According to the Halifax, back in March 1990, 41% of a first-time buyer's gross earnings were on average soaked up by mortgage payments.
Today only 15% of gross income is spent on mortgage payments, a drop from 21% last July.
While interest rates are expected to rise over the next two years, any upward movement is expected to be much less dramatic.
For example, both Halifax and the Centre for Economics and Business Research predict that interest rates will rise to 4.5% towards the end of the year, with Halifax predicting an increase to 5.5% within two years.
Even so, this slight movement should have an effect on the market by making mortgage payments slightly less affordable for homebuyers.

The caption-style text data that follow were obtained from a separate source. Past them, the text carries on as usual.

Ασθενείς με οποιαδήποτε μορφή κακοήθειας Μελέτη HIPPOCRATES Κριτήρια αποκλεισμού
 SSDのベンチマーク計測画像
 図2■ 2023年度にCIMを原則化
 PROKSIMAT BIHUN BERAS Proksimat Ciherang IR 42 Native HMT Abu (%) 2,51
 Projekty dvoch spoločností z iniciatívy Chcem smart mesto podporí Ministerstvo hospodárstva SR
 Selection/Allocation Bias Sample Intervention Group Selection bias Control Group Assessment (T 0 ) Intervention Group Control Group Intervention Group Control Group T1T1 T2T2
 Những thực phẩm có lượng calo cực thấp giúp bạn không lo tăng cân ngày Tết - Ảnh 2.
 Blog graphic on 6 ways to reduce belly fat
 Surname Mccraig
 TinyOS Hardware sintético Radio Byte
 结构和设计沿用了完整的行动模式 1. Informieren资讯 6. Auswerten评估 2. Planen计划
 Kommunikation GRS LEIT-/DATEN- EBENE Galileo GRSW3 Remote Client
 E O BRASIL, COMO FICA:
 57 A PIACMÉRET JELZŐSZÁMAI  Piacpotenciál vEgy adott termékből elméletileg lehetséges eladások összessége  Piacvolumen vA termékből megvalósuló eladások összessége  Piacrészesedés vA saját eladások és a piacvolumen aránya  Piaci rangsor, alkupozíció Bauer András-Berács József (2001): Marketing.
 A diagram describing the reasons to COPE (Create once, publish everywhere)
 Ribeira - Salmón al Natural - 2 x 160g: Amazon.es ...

Experts believe that this should contribute to a cooling of the market towards the end of the year, particularly at the lower end of the market.
Other market indicators
At the moment, however, sellers continue to achieve better prices, according to Hometrack.
Prices actually achieved as a percentage of the asking price rose sharply from 94.7% to 95.7% in the month to 15 February.
But buyers, who have had a torrid time in recent years, should take comfort from the fact that the benefits of a rising market for sellers is often overblown.
This is because most people selling will be trading up, and buying a more expensive property.
Word of caution
Knowledge of the local market, an ability to achieve a good re-sale value as well as other factors that are likely to influence house prices - such as proximity to good schools - are especially important for buyers, say experts.
Thanks to the internet, it is much easier for buyers to judge the state of the housing market in the area they wish to purchase.
There are a number of websites where people can get information on prices and neighbourhoods, such as Upmystreet.com and the Land Registry website.
Nationwide, Halifax and Hometrack surveys are also available online - and Nationwide, for example, has an easy to use price calculator.
Borrowers are warned by financial advisers not to overstretch themselves and they can fix their mortgage if they are concerned about rising interest rates.
Mid- to long-term investment
While the market does not have the same correlation between high prices and high mortgage rates as it did in the early 1990s, buyers are still advised to be cautious - and they must view property as a mid- to long-term investment.
It took almost 10 years for many people to get on an equal keel after the negative equity of the early 1990s.
On average people who bought at the peak in May 1989, had to wait until January 1998 to see their properties reach the same value.
The housing market on a national level and in many parts of the country is not the place to make a quick buck.
Experts stress that it is even more important for people to view property as an investment in the future.
"Any purchase of a property has to be a medium- to long-term prospect," says Mr Atkins.